- **EXERCISE INSTRUCTIONS**
Extend the article on signs of Alzheimer's versus typical age-related changes, picking up after its last sentence.

- **DOCUMENT SEGMENT**
Signs of Alzheimer’s Compared with Typical Age-Related Changes

September 13, 2021

How does Alzheimer’s or dementia diff from normal aging?

As we age into our 40’s, 50’s, 60’s, and beyond, it is normal for one to be a little forgetful. Many people may take a bit longer to remember facts and, or become more easily distracted. Although frustrating, most of these changes are normal. But when these changes start to affect our daily life is when it becomes troublesome.

Below are 10 signs of Alzheimer’s compared to typical age-related changes to help you understand what is normal aging. If you feel that you or your loved one is beyond what is typical, you should visit to a physician who can diagnose cognitive impairments.

Signs of Alzheimer’s DementiaTypical Age-Related Changes
Memory loss that disrupts daily life: One of the most common signs of Alzheimer’s dementia is memory loss, especially forgetting recently learned information. Others include forgetting important dates or events, asking for the same information over and over, and increasingly needing to rely on memory aids (for example, reminder notes or electronic devices) or family members for things that used to be handled on one’s own.
Sometimes forgetting names or appointments, but remembering them later.
Challenges in planning or solving problems: Some people experience changes in their ability to develop and follow a plan or work with numbers. They may have trouble following a familiar recipe, keeping track of monthly bills or counting change. They may have difficulty concentrating and take much longer to do things than they did before.
Making occasional errors when balancing a checkbook.
Difficulty completing familiar tasks at home, at work or at leisure: People with Alzheimer’s often find it hard to complete daily tasks. Sometimes, people have trouble driving to a familiar location, managing a budget at work or remembering the rules of a favorite game.
Occasionally needing help to use the settings on a microwave or record a television show.
Confusion with time or place: People with Alzheimer’s can lose track of dates, seasons and the passage of time. They may have trouble understanding something if it is not happening immediately. Sometimes they forget where they are or how they got there.
Getting confused about the day of the week but figuring it out later.
Trouble understanding visual images and spatial relationships: For some people, having vision problems is a sign of Alzheimer’s. They may have difficulty reading, judging distance and determining color or contrast, which may cause problems with driving.
Vision changes related to cataracts, glaucoma or agerelated macular degeneration.

- **DATA FOR REVIEW**

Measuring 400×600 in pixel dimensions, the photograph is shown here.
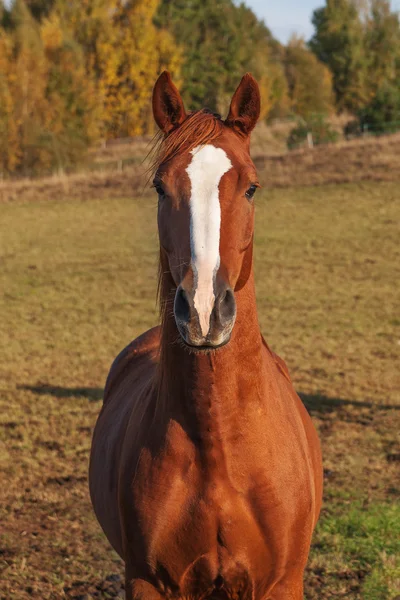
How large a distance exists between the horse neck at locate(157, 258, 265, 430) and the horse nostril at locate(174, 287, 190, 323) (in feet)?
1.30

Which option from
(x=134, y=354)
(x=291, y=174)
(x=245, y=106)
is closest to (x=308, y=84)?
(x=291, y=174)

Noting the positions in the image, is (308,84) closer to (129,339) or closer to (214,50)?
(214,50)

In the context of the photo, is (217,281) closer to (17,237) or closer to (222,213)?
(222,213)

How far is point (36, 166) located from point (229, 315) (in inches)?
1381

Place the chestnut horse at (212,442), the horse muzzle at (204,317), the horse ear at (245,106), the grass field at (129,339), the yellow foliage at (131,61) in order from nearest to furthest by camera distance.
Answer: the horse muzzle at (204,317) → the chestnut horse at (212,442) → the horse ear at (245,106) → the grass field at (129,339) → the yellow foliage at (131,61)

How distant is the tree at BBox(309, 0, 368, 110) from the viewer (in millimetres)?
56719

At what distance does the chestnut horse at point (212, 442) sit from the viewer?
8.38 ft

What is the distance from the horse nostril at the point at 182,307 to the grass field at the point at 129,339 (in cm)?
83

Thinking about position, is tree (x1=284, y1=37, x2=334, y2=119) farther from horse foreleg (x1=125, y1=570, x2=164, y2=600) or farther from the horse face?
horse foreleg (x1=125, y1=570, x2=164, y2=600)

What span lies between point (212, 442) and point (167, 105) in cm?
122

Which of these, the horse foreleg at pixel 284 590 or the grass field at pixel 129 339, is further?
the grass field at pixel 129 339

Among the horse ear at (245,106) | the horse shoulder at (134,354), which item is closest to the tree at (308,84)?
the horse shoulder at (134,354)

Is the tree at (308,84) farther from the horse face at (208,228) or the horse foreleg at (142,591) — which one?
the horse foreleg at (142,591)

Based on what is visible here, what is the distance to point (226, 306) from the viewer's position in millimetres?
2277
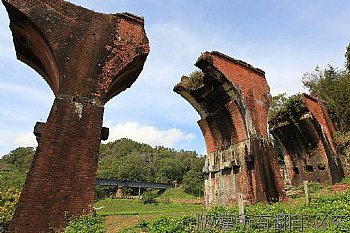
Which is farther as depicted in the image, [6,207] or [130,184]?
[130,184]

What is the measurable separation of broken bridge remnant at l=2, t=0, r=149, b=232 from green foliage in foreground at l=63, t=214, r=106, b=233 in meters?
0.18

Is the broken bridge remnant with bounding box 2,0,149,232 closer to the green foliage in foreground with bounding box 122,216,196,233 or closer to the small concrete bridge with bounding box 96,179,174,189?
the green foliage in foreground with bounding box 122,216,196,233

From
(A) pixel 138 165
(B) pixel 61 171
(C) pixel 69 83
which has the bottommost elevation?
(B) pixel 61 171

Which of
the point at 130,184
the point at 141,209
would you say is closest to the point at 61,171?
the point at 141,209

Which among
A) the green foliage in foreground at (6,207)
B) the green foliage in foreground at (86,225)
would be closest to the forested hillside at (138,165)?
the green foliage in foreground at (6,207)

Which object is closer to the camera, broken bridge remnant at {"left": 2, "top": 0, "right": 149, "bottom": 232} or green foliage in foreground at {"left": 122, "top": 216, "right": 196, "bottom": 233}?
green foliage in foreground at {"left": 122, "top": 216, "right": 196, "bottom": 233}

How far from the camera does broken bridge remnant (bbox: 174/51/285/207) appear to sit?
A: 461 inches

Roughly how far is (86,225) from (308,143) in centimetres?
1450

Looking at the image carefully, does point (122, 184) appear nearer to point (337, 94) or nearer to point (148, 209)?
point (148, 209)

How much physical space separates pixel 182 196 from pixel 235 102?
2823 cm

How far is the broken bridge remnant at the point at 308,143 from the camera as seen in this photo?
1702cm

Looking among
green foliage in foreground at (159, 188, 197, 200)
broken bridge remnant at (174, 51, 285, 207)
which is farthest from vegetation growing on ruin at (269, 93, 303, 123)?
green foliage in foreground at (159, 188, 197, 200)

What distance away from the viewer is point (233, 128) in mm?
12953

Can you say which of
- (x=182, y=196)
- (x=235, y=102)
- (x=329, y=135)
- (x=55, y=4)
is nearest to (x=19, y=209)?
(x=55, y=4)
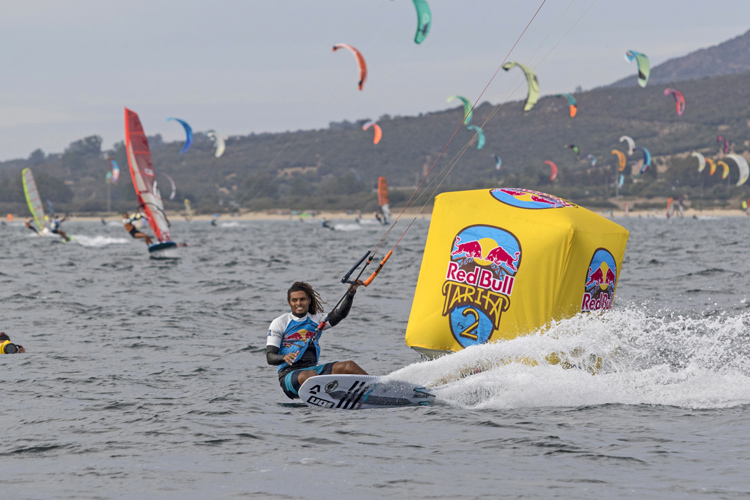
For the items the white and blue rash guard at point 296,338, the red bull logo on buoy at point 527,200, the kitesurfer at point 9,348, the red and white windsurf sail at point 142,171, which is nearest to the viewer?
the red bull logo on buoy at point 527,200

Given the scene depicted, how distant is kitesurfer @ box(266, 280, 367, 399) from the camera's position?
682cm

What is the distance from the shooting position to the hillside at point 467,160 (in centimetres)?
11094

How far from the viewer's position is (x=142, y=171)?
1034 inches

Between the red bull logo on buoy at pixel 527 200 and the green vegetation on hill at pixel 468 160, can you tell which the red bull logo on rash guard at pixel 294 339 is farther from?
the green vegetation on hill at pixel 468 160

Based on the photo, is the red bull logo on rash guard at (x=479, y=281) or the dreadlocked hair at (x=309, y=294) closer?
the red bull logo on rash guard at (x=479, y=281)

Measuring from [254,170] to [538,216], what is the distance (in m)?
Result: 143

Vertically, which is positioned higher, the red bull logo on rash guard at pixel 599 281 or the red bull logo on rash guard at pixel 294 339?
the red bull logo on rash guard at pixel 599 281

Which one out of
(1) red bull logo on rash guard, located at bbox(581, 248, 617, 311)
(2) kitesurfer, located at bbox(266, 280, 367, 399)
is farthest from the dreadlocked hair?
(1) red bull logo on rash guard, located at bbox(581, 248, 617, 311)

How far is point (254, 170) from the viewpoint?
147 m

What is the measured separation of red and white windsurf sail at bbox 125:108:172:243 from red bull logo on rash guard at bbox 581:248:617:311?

- **ANSWER SECTION**
New problems with words in speaking or writing: People with Alzheimer’s may have trouble following or joining a conversation. They may stop in the middle of a conversation and have no idea how to continue or they may repeat themselves. They may struggle with vocabulary, have problems finding the right word or call things by the wrong name (e.g., calling a watch a “hand clock”).
Sometimes having trouble
finding the right word.
Misplacing things and losing the ability to retrace steps: People with Alzheimer’s may put things in unusual places and lose things and be unable to go back over their steps to find them again. Sometimes, they accuse others of stealing. This may occur more frequently over time.
Misplacing things from time
to time and retracing steps to
find them.
Decreased or poor judgment: People with Alzheimer’s may experience changes in judgment or decision-making. For example, they may use poor judgment when dealing with money, giving large amounts to telemarketers. They may pay less attention to grooming or keeping themselves clean.
Making a bad decision once in a while.
Withdrawal from work or social activities: People with Alzheimer’s may start to remove themselves from hobbies, social activities, work projects or sports. They may have trouble keeping up with a favorite sports team or remembering how to complete a favorite hobby. They may also avoid being social because of the changes they have experienced.
Sometimes feeling weary of work, family and social obligations.
Changes in mood and personality: The mood and personalities of people with Alzheimer’s can change. They can become confused, suspicious, depressed, fearful or anxious. They may be easily upset at home, at work, with friends or in places where they are out of their comfort zones.
Developing very specific ways of doing things and becoming irritable when a routine is disrupted.